03What advice would you give to young women entering your industry?
My advice is to learn to evolve. In a field being reshaped by artificial intelligence, adaptability isn't just useful - it's a superpower. But evolving doesn't mean surrendering your judgment to the tools. It means understanding why you do the work, not just how. AI can automate a task; it cannot replace a person who thinks critically, connects authentically, and brings their own point of view into the room. Invest in yourself. Develop a perspective. And if big law is where you want to go, go in clear-eyed because there will be seasons of real sacrifice. Work-life balance is something I value deeply, and I've also learned that some chapters simply require more of you. That's the reality of the environment, and accepting it frees you to show up fully when it counts. What has sustained me at a firm like Cooley isn't just output. It's how I work: with kindness, with collaboration, with follow-through. I give time to my kids and prioritize my family, and I'm also someone who meets every deadline and gets things done. People notice that combination.
04What are the biggest challenges or opportunities in your field right now?
In a field as high-stakes as law, staying current isn't optional - you have to know your market, watch your competitors, and track how people find and consume information. That landscape is shifting constantly, and being the person responsible for shaping that experience is meaningful work, even when it's demanding and challenging. The bigger shift, though, is AI. It's changing everything. And what it can't change is the need for authentic human connection. In a field built on trust, that emotional dimension isn't a soft skill., it's the differentiator.

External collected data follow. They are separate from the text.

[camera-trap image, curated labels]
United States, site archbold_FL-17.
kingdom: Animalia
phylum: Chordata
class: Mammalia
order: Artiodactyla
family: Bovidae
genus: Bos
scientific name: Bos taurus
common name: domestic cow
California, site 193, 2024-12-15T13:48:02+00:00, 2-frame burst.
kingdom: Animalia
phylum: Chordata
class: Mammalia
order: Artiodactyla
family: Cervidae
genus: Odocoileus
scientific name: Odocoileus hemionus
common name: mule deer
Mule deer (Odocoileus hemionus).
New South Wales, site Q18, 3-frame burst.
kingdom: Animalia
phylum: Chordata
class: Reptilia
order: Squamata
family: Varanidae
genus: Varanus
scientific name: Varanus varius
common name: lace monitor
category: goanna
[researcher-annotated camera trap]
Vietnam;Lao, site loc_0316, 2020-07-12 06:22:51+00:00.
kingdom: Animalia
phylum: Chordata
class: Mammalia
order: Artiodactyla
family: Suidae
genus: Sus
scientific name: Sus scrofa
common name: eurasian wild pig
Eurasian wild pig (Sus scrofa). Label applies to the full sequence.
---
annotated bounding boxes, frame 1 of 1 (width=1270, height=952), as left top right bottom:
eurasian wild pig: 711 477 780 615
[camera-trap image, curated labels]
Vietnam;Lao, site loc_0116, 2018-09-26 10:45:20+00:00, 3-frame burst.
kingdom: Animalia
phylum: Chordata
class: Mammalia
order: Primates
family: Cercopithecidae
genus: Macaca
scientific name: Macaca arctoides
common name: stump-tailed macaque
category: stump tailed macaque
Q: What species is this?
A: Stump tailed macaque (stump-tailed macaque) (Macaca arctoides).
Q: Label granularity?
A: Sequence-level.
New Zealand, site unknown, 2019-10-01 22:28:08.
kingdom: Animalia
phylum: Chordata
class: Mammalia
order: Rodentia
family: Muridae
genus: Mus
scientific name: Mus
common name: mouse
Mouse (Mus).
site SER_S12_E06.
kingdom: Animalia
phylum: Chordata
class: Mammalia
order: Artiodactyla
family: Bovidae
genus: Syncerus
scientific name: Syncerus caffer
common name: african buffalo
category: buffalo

05What values are most important to you in your work and personal life?
At the core of everything is authenticity. I want the work I do and the way I show up — professionally and personally — to actually mean something. That starts with integrity: doing what I say I'll do, treating people with kindness, and never losing sight of the human on the other side of whatever I'm building. I also deeply value growth. I'm always pushing myself to evolve, to stay curious, and to understand not just what I'm doing but why. And grounding all of it is family. Being present for my kids, even in the middle of a demanding career, reminds me what the work is ultimately for. When those things are aligned, that's when I feel like I'm truly thriving.